_Given records_
====

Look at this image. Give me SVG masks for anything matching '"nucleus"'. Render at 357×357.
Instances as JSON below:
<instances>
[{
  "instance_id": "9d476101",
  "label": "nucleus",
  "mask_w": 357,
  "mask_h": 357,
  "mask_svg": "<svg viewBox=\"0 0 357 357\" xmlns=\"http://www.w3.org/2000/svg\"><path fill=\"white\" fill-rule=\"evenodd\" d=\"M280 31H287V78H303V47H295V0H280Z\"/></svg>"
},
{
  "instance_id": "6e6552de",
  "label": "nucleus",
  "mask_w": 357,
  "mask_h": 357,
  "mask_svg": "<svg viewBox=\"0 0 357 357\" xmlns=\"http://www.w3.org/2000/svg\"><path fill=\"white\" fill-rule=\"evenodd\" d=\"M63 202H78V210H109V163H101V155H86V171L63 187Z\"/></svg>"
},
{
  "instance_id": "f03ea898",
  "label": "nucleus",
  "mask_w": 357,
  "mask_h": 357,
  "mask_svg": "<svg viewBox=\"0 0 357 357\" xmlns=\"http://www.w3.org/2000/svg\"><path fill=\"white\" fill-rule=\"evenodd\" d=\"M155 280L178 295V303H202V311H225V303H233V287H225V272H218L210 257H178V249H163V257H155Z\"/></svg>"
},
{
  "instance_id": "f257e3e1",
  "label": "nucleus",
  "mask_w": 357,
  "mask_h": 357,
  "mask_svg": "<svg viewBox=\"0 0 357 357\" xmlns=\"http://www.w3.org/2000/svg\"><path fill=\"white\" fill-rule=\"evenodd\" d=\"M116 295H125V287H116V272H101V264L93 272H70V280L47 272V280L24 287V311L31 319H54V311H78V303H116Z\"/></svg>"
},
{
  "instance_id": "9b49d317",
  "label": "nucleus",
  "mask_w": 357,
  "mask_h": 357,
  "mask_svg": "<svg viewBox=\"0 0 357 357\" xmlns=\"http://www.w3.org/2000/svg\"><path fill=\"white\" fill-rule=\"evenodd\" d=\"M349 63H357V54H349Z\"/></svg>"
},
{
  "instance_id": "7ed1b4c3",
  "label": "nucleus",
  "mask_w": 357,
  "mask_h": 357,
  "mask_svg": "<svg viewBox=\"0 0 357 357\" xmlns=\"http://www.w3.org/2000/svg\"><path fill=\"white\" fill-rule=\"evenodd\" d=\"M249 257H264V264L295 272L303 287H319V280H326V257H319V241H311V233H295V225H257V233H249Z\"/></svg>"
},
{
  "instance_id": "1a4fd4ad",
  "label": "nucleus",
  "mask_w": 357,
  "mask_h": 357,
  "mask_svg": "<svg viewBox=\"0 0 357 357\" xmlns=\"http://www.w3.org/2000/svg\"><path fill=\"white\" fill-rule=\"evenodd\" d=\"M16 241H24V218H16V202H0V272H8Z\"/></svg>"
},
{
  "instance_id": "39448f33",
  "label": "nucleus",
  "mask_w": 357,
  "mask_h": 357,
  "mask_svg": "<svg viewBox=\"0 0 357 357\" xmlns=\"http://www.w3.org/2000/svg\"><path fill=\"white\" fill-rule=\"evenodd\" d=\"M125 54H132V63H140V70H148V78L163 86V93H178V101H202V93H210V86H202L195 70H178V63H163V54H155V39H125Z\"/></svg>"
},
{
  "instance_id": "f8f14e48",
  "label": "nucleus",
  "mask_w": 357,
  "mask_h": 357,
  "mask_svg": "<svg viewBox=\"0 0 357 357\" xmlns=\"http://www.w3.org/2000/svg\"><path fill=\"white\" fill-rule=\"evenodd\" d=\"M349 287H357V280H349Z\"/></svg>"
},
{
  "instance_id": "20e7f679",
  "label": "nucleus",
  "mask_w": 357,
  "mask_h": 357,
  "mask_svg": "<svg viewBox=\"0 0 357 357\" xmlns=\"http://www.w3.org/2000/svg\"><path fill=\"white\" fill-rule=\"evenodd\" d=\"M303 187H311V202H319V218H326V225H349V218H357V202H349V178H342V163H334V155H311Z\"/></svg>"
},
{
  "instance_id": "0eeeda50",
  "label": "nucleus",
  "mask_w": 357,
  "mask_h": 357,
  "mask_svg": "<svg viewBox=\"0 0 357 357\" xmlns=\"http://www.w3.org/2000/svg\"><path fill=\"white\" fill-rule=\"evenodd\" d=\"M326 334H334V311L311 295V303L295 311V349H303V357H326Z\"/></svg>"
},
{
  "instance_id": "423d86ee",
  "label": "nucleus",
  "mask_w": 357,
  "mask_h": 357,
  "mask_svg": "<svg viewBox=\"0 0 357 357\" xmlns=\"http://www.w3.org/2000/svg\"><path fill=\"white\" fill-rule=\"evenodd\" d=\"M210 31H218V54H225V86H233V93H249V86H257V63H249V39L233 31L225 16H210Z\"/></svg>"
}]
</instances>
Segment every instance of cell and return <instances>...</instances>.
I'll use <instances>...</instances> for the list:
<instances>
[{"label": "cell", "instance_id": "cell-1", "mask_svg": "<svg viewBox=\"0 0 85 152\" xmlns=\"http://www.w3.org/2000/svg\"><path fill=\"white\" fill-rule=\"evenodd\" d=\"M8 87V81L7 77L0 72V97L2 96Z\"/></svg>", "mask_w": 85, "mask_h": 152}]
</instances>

====

_Short task_
Locate every line in the material that contains the string "cell" and copy each one in full. Matching is case-sensitive.

_Expected output_
Segment every instance of cell and return <instances>...</instances>.
[{"label": "cell", "instance_id": "cell-1", "mask_svg": "<svg viewBox=\"0 0 85 152\" xmlns=\"http://www.w3.org/2000/svg\"><path fill=\"white\" fill-rule=\"evenodd\" d=\"M8 87V81L7 77L0 72V97L2 96Z\"/></svg>", "mask_w": 85, "mask_h": 152}]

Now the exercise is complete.